§ **Direction 1**
Answer these questions from the chapter 11 bankruptcy page.
(a) How much did Young Broadcasting pay for KRON Channel 4, and in what year?
(b) Which hotels did Personality Hotels III LLC own?
(c) How much do the shareholders of a corporation lose?
§ **Direction 2**
Using the chapter 11 bankruptcy page, decide whether each statement agrees with the text.
(a) Borders Group Inc. was in chapter 11 headlines in 2011.
(b) A partner in a general partnership is liable only for debts from deals that partner made.
(c) For a sole proprietor, the owner and the business are separate.
§ **Direction 3**
Reproduce the part of the chapter 11 bankruptcy page starting with "Tom V., Aptos, California" and going on through "it reorganized finances.".

§ **Selected extract**

Chapter 11 Bankruptcy


Michael Rinne delivered MORE than I expected. I was impressed with his attention to detail and that of his associates. Everything went smooth at bankruptcy court.

Tom V., Aptos, California

Everyone hears about chapter 11 bankruptcy filings in news:

  • In 2011, there were headlines on chapter 11 for Borders Group Inc., the famous bookseller, with stores throughout the San Francisco Bay Area, in Santa Cruz, San Jose, Los Gatos, Alameda.
  • In 2010, Personality Hotels III LLC, the owner of Hotel Frank and Vertigo Hotel, and Hotel Metropolis II LLC, the owner of Metropolis Hotel, filed bankruptcy petitions in San Francisco.
  • In 2009, Young Broadcasting, who paid $823 million for KRON Channel 4 in 1999, voluntarily filed for chapter 11 bankruptcy court protection while it reorganized finances.

Chapter 11 of the Bankruptcy Code generally referred to as “reorganization” bankruptcy usually involves a corporation or partnership. A chapter 11 debtor in Walnut Creek, Sacramento, San Francisco, Fairfield proposes a reorganization plan to keep a business going and pay creditors over time.

In the San Francisco Bay Area and Sacramento region, chapter 11 is typically used to reorganize a business, which may be a corporation, sole proprietorship, or partnership. For a sole proprietor, the owner and the business are one. This means the owner is personally responsible for all of the business's debts. When the business assets are not enough to pay for the business debts, the creditors can go after the personal assets. A bankruptcy case involving a sole proprietorship like someone opening a dim sum take out includes both the business and personal assets of the owners-debtors. A partnership is two or more persons doing business for profit as co-owners like two chefs opening a restaurant together. Partners in a general partnership have personal liability similar to a sole proprietor for business debts. Each partner is personally liable for the all business debts, no matter which partner binds the partnership in a deal. A corporation exists separate and apart from its owners, the stockholders. The shareholders only lose as much as they invest in the business. If a business is organized as a corporation, a shareholder’s personal assets are usually protected from business creditors.

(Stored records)

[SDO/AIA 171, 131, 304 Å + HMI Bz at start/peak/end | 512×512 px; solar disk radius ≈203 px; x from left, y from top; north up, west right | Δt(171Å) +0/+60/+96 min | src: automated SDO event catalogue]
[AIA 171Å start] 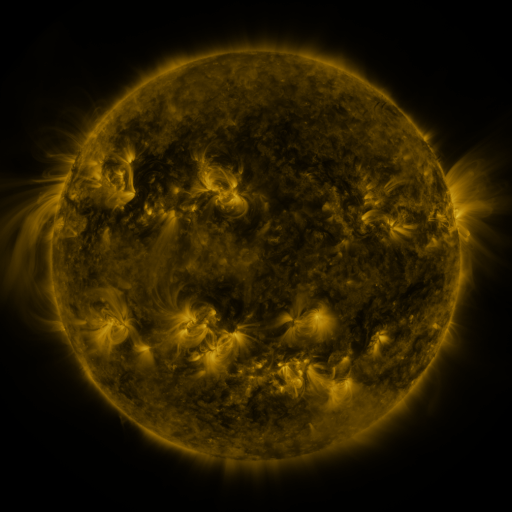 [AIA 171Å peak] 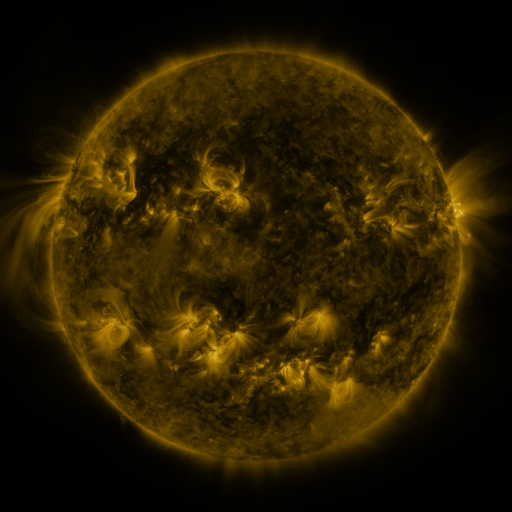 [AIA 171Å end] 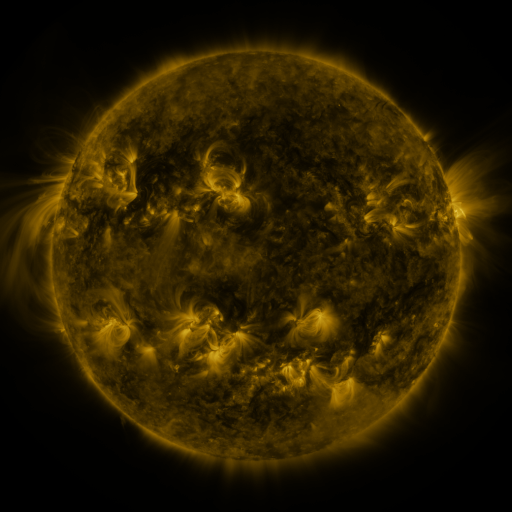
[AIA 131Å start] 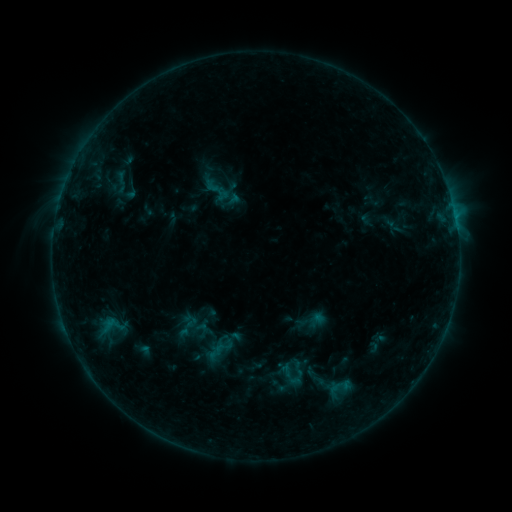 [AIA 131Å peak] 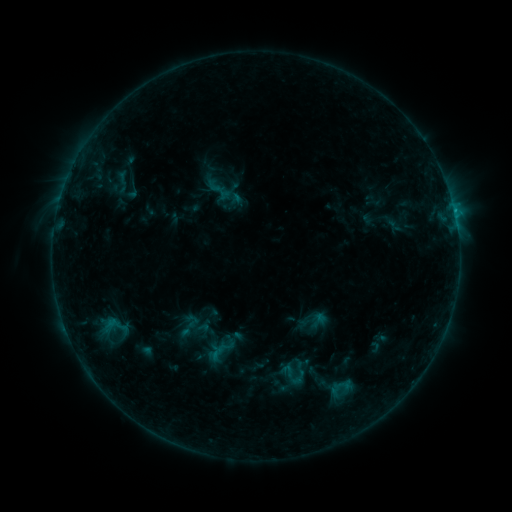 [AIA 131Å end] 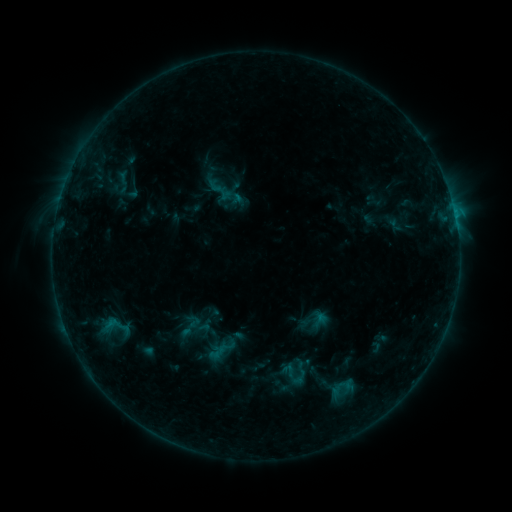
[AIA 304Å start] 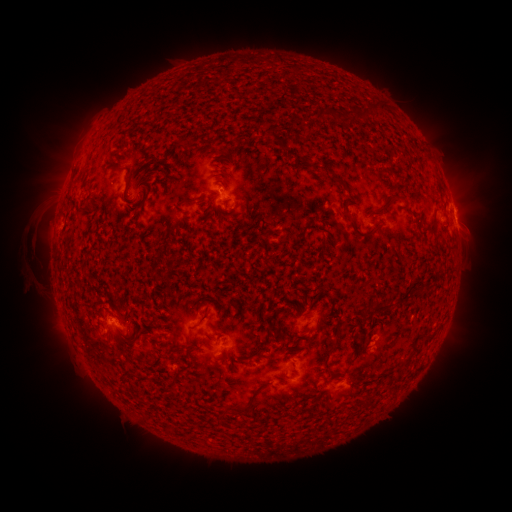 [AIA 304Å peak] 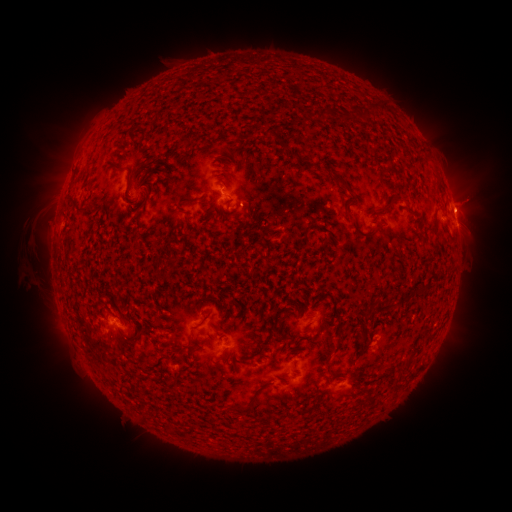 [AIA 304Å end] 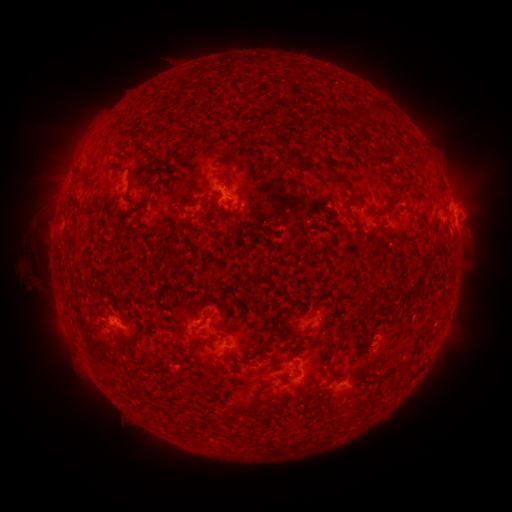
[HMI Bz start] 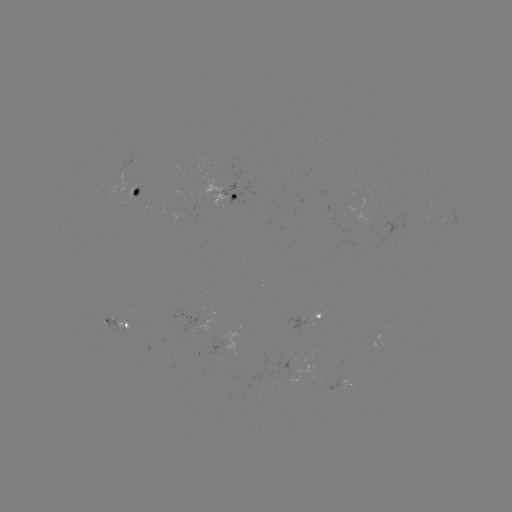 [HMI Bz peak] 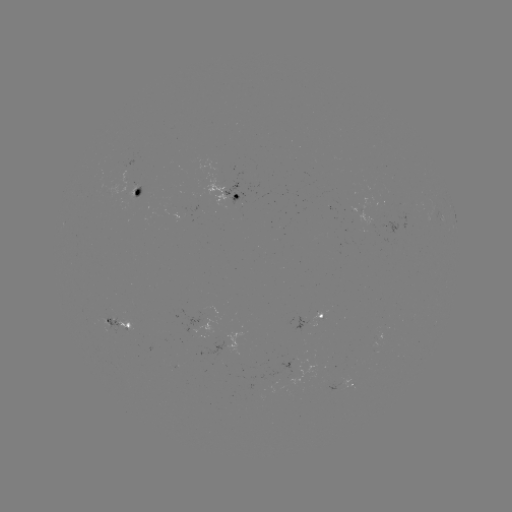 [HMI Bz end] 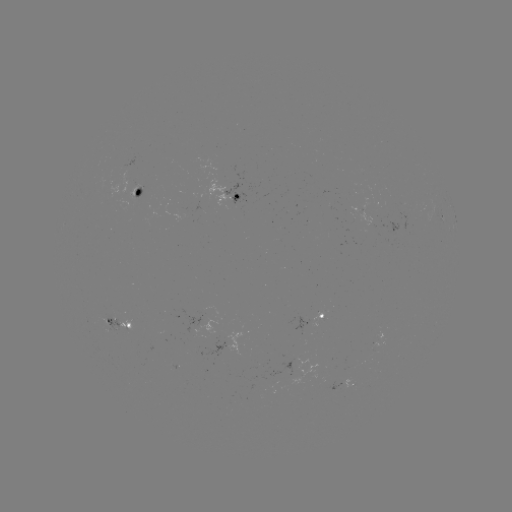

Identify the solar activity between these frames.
emerging-flux region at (349, 367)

§ **Written answer 1**
(a) $823 million, in 1999.
(b) Hotel Frank and Vertigo Hotel.
(c) Only as much as they invest in the business.

§ **Written answer 2**
(a) Yes: "In 2011, there were headlines on chapter 11 for Borders Group Inc., the famous bookseller"
(b) No: "Each partner is personally liable for the all business debts, no matter which partner binds the partnership in a deal."
(c) No: "For a sole proprietor, the owner and the business are one."

§ **Written answer 3**
Tom V., Aptos, California

Everyone hears about chapter 11 bankruptcy filings in news:

  • In 2011, there were headlines on chapter 11 for Borders Group Inc., the famous bookseller, with stores throughout the San Francisco Bay Area, in Santa Cruz, San Jose, Los Gatos, Alameda.
  • In 2010, Personality Hotels III LLC, the owner of Hotel Frank and Vertigo Hotel, and Hotel Metropolis II LLC, the owner of Metropolis Hotel, filed bankruptcy petitions in San Francisco.
  • In 2009, Young Broadcasting, who paid $823 million for KRON Channel 4 in 1999, voluntarily filed for chapter 11 bankruptcy court protection while it reorganized finances.